Tuesday, December 9, 2025

Ignaz Semmelweis and the Fools’ Tower

Before the germ theory of medicine, there was a Hungarian doctor, Ignaz Semmelweis, who practiced medicine at the Vienna General Hospital in the 1840s.

Semmelweis noticed, after an anatomy professor who was dissecting a cadaver for his students and cut himself with the scalpel, resulting in a severe infection (sepsis) which eventually claimed his life, that many doctors who practiced surgery on cadavers, were going afterwards to treat women in the hospital’s maternity ward.

After researching and comparing the death rate of women from child bed fever in the maternity ward with the death rate of women who were having their babies at home, he discovered that women giving birth in the hospital were dying at a much higher rate than those delivering at home. Guessing that there must have been some invisible infectious agent, he recommended that doctors wash their hands in chloride of lime. Following this advice and practice, the death rate of women giving birth in the hospital maternity ward went down to almost zero.

Semmelweis did an actual study and published it, but it was not well received at all. Instead of praising him, the international medical community at the time considered him a lunatic, denounced him as deranged, and decided to silence him.

European academia convinced a court in Vienna to declare him mentally insane when he did not stop teaching his medical students to wash their hands in chlorinated lime.

Semmelweis was shocked that eminent doctors, who knew he was right, would rather condemn women to death rather than admit that they were wrong. 

These eminent doctors, with the help of the Vienna court, condemned him to a mental asylum in Vienna, the Narrenturm (Fools tower), where he died years later. In a strange turn of events, a guard at the insane asylum struck him with an object, not sure if it was sharp or blunt, he got an infection and it resulted in his death.

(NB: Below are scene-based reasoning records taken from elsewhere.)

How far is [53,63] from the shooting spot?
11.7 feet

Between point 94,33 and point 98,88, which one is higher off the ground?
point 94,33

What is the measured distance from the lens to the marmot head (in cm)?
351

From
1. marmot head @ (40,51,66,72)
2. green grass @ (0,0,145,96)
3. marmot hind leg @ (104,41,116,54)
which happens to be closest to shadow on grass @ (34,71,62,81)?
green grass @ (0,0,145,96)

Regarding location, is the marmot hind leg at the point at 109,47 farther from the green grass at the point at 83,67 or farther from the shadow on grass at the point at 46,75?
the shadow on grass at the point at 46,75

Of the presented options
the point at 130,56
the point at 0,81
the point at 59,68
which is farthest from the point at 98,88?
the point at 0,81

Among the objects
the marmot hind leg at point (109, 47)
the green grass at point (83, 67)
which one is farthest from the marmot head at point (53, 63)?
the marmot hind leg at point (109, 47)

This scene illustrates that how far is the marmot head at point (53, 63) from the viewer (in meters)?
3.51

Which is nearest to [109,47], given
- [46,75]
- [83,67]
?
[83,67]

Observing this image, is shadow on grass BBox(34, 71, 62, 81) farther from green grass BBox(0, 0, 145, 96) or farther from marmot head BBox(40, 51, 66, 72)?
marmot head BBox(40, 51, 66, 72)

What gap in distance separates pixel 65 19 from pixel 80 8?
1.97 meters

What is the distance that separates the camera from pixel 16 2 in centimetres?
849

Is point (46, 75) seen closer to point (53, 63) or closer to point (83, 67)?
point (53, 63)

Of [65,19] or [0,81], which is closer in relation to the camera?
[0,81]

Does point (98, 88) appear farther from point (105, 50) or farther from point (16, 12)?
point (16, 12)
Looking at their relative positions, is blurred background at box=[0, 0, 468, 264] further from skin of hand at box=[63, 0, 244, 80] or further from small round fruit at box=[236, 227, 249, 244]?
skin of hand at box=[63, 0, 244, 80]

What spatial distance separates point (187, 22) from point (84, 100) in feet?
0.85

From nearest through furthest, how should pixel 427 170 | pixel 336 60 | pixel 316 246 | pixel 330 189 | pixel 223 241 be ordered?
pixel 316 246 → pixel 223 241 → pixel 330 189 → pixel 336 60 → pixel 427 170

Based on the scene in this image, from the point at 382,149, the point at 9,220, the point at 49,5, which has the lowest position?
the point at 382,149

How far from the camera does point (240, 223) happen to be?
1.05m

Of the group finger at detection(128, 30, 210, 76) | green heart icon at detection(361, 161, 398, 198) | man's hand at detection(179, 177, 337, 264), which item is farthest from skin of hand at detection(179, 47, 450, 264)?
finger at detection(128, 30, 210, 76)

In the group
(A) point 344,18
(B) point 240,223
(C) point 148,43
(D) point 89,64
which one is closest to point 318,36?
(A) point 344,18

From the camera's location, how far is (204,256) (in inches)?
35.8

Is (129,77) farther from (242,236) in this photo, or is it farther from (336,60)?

Interestingly, Narrenturm still exists today. It is the oldest building in continental Europe for psychiatric patients. Built in 1784, it is located near the site of the old Vienna General Hospital. The circular building is now the location of the Federal Pathologic-Anatomical Museum of Vienna.

Millions of people since then have been saved because of Dr. Semmelweis’ discovery, a doctor who was humiliated and punished by his colleagues at European universities because he was right and they were wrong; they wanted to save their academic reputation and earnings. They did not care that they destroyed his career and his life. Even his wife left him.

He was eventually vindicated thirty years later with the advent of Robert Koch’s discovery of the TB bacillus, anthrax, and cholera, specific bacteria at the root of those infectious diseases.

Silencing Semmelweis was a sad chapter in the history of medicine, not unlike what happened to some doctors in the U.S. who refused to subject their patients to Covid-19 vaccines and instead treated them with drugs like hydroxychloroquine and ivermectin when they came down with Covid-19. The cure rate for such patients was astonishing, yet the medical profession and the press were laughing at them that they were using “horse paste” to treat the sick. These doctors were vilified, shamed, marginalized, turned into pariahs, their licenses were suspended, lost their hospital privileges, jobs, and professorships for which they had worked hard to achieve.